**WHAT THE TASK ASKS**
Show every line of the data below that contains the string "millimetres". Matching is case-sensitive.

**RECORD EXCERPTS**

****

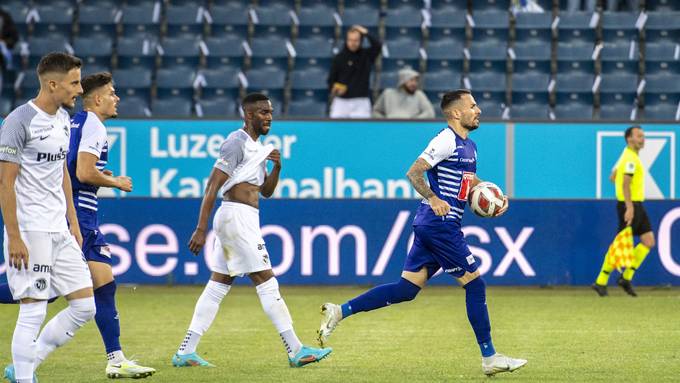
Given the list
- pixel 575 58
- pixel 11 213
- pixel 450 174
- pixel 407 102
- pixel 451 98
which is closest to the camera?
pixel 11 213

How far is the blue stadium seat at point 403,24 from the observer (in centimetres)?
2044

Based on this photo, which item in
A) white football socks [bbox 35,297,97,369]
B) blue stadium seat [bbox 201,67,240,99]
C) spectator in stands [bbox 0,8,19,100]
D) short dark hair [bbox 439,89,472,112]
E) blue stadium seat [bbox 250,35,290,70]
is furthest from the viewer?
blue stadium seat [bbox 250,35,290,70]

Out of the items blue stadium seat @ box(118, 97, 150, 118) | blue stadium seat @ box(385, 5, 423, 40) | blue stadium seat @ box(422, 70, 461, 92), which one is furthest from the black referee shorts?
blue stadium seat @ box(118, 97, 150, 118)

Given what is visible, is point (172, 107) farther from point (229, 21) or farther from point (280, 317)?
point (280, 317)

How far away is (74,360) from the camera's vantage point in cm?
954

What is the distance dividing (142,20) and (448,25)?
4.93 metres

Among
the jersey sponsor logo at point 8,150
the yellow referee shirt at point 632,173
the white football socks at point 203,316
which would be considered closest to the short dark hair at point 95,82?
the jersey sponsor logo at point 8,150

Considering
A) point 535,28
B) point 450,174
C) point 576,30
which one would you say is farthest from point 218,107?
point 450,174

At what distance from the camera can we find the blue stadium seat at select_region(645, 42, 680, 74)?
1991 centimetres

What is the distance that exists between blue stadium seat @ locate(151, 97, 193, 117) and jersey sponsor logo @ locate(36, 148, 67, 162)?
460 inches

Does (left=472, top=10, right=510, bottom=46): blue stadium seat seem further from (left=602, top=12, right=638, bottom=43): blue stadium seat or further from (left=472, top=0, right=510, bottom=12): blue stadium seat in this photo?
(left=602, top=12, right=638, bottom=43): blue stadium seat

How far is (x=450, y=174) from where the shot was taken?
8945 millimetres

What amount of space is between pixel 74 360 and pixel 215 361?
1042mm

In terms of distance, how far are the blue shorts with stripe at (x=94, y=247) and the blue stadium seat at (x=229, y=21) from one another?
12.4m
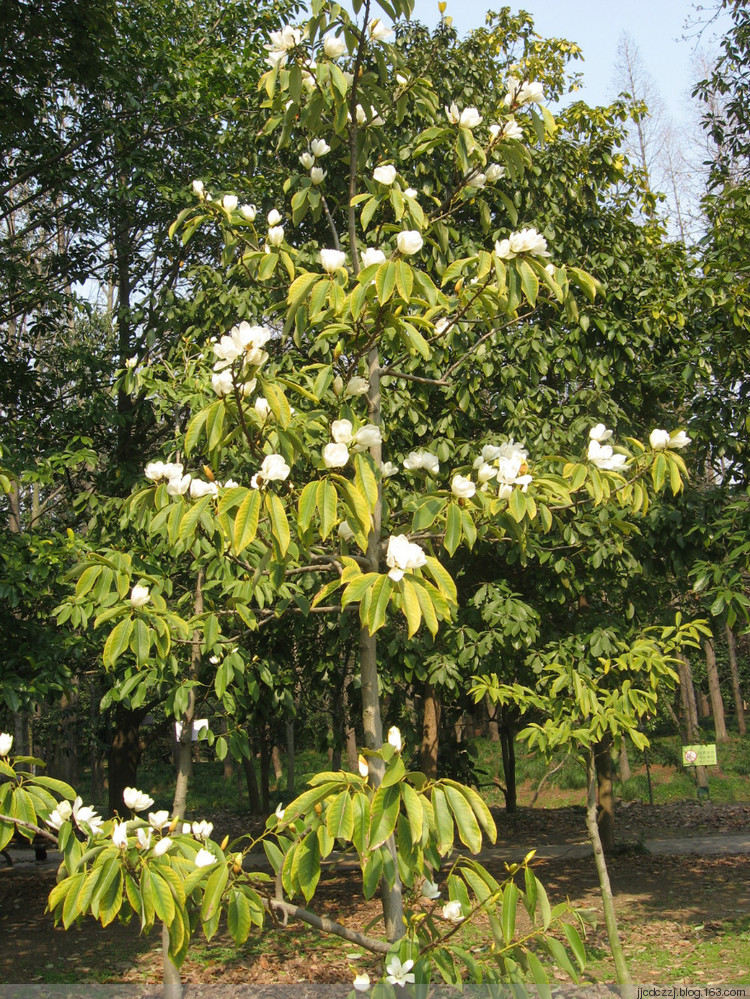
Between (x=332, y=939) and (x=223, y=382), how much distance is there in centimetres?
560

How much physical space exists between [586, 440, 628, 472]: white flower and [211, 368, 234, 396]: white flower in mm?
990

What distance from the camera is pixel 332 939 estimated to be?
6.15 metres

****

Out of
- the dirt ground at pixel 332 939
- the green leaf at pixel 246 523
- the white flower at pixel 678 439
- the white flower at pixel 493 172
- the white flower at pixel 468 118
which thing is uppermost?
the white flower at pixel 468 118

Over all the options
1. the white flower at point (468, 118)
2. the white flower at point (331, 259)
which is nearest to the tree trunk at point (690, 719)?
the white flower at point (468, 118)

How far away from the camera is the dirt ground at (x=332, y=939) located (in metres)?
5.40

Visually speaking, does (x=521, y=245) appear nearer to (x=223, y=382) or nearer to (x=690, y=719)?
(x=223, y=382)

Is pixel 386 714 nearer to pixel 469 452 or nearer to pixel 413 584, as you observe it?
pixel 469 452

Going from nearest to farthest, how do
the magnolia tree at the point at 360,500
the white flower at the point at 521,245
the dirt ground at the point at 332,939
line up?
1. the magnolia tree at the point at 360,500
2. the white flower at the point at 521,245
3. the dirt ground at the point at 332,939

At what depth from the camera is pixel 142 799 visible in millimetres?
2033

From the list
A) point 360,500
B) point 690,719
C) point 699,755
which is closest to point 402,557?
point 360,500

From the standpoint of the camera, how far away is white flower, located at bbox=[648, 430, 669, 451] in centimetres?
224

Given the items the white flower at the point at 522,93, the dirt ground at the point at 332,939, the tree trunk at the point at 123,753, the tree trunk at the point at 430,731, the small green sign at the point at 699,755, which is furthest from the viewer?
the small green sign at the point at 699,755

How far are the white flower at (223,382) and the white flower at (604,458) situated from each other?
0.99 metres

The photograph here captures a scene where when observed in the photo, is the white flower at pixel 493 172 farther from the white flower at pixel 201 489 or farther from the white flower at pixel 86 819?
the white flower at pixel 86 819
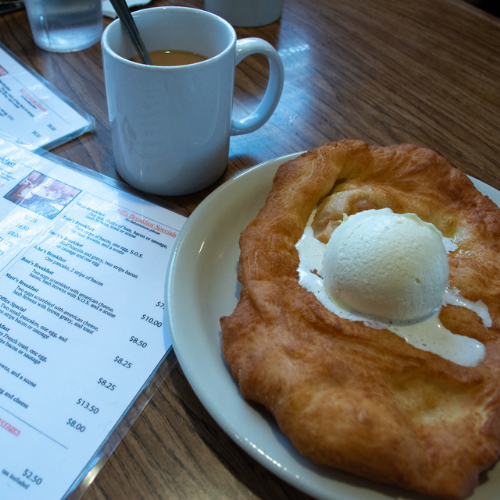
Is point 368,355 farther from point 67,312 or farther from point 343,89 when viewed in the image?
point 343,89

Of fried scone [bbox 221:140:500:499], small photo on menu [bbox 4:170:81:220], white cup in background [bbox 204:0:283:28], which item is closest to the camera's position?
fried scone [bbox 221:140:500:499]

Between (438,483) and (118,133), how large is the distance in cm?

****

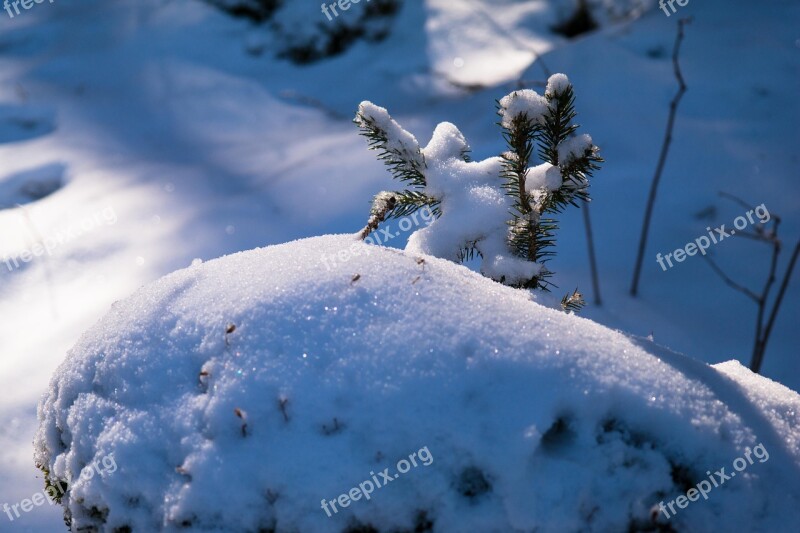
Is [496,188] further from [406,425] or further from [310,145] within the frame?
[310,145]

****

**FINISHED EXERCISE**
8945 millimetres
At what depth from the camera is pixel 142 799 visible in millimetres?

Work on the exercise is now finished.